You hear it all the time. “He/she isn’t the person I married–he/she changed.” When couples spend their lives together, the events they experience do change them–physically, emotionally, and spiritually. This can be scary and frustrating. However, change is inevitable, and it’s the way we were designed.
We see it foremost in our physical transformations from infant to toddler to school age children to teenagers to adult. During this time, the body changes exponentially. The baby doubles its birth weight in the first few months. We become mobile and verbal. We develop the ability to read and write and play sports. Then, when we become adults, and it seems the changes have stopped, we find we are still in a flux of transition as we reap the effects of the care (or lack of care) we showed our bodies.
In addition, our response to the events of our lives and the information we are exposed to often change formerly steadfast opinions and ideas. We travel and we read and we have discussions with others, and we find our minds being changed. While this seems duplicitous, it is the way we grow. We should change our thoughts on things as we gain more information and life experience.
We Are Changing Spiritually Too
While it is easy to see how this works physically and ideologically, we are often afraid of this same type of growth spiritually. We idealize the faith we had when we first became believers when things felt passionate and seemed clear. While it is tempting to desire to go back to these early days, it is actually not helpful.
If we look at the lives of the disciples, we will see this idea fleshed out for us. We see men who were transformed by Jesus, not once, but multiple times. We are first given a glimpse of these wayward men as they were called from their normal lives into discipleship. Matthew was a hated tax collector. Simon was a zealot (a member of a fiery political group). James and John were fishermen. They were uneducated men, not high in the echelons of society. Their first transformation came as a response to the call of Jesus where they left all and followed him.
The three years they lived with Jesus reveals them as pupils who don’t seem to get it. Over and over again they misunderstand Jesus and his purposes. Though they sit under His teaching, His truths seem out of reach. As a result, when Jesus dies on the Cross, their world is destroyed.
They had interacted with Jesus under a false idea that he would become a strong, political leader. When he did not do what they anticipated, their previous faith no longer fit. The three days that the disciples mourned, they mourned without hope. I imagine they looked back to the earlier days before Jesus’s death when their world made more sense, and they could see how Jesus was working.
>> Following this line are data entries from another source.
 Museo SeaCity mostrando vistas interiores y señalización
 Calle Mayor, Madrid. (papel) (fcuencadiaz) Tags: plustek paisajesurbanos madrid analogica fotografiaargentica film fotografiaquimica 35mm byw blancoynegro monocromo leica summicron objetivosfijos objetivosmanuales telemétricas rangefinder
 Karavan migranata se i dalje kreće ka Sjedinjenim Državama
An Easter of Transformation
Then on Sunday, their faith would change again and in a way they could never have predicted. Two disciples traveling on a road to Emmaus encounter Jesus though they do not recognize him. When they recount the events of Jesus’s death and possible resurrection, this stranger proceeds to teach them saying “O foolish ones, and slow of heart to believe all that the prophets have spoken! Was it not necessary that the Christ should suffer these things and enter into his glory?” And beginning with Moses and all the Prophets, he interpreted to them in all the Scriptures the things concerning himself.” (Luke 13:25-27). When he later reveals himself to them, “They said to each other, “Did not our hearts burn within us while he talked to us on the road, while he opened to us the Scriptures?” (Luke 13:32). All of a sudden, their understanding of Jesus is transformed. For forty days more days, Jesus lived amongst the disciples teaching them anew.
Though they had walked with Jesus for several years, their understanding of him changed tremendously. The faith they initially had in Him was not the same as the faith they came to have in him later. It didn’t stop with Easter either. They experienced Jesus anew as He worked through them to establish His church.
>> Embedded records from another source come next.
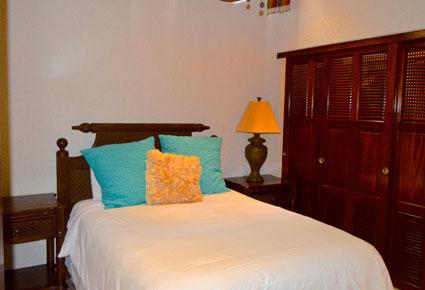 Roatan-Honduras-property-roatanlife1206-8.jpg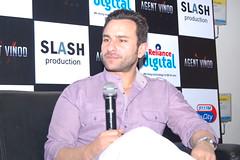 Saif Ali Khan promotes Agent Vinod at Reliance Digital Store, Pune (Reliance Digital Store) Tags: saifalikhan bollywoodmovie reliancedigital agentvinod reliancedigitalstore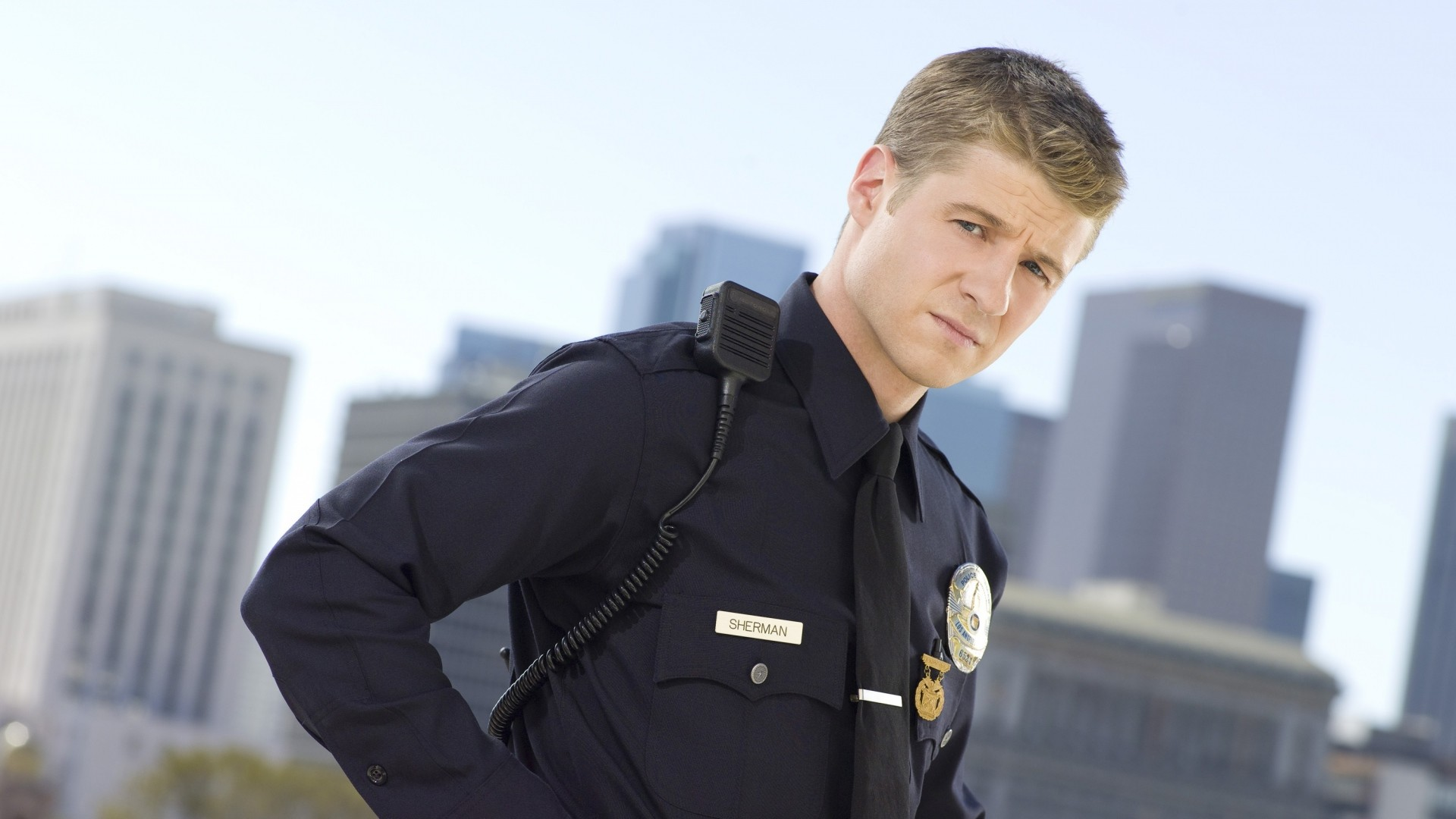 … benjamin mckenzie, man, police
This is true for us also. While it is tempting to look back on the early stages of our faith and wish for that time again, that faith won’t fit us anymore. Instead, we must walk with Jesus through our lives, even through times when things don’t make sense or are painful. We will find that though He has never changed, our understanding of Him has, and this is His plan all along.
We Can’t Go Back to the Beginning
Just as it would be preposterous for us to try to put on the clothes we wore as a newborn, we cannot relive the beginnings of our spiritual walk. Do not be discouraged by this though. While the change was painful, the disciples’ faith after Jesus’s resurrection was infinitely more real and more satisfying than the juvenile hopes and understanding they had previously held. Our life experiences can hurt, but they can also bring us closer to God, revealing Him in a way that would have been impossible if we hadn’t been on this journey.
When we understand this, it also helps us to be more gracious to those around us who are also on their own journeys. If this is our spouse, we must release them from the person they used to be and allow them the freedom to change, just as God allows and encourages us to do. This is often messy and uncomfortable, but this is the way of our lives. The grace we receive from God to be in transition is the same grace we can offer to our loved ones. Paul tells us, “And we all, who with unveiled faces contemplate the Lord’s glory, are being transformed into his image with ever-increasing glory, which comes from the Lord, who is the Spirit.” (2 Corinthians 3:18) We have hope that the changes occurring in us are crafting a glory that we can’t always see.
As we celebrate the resurrection of Christ this year, let’s celebrate with a fresh understanding of who Jesus is and the glory that He is working in us and those we love. In this way, we will all have a faith that truly fits.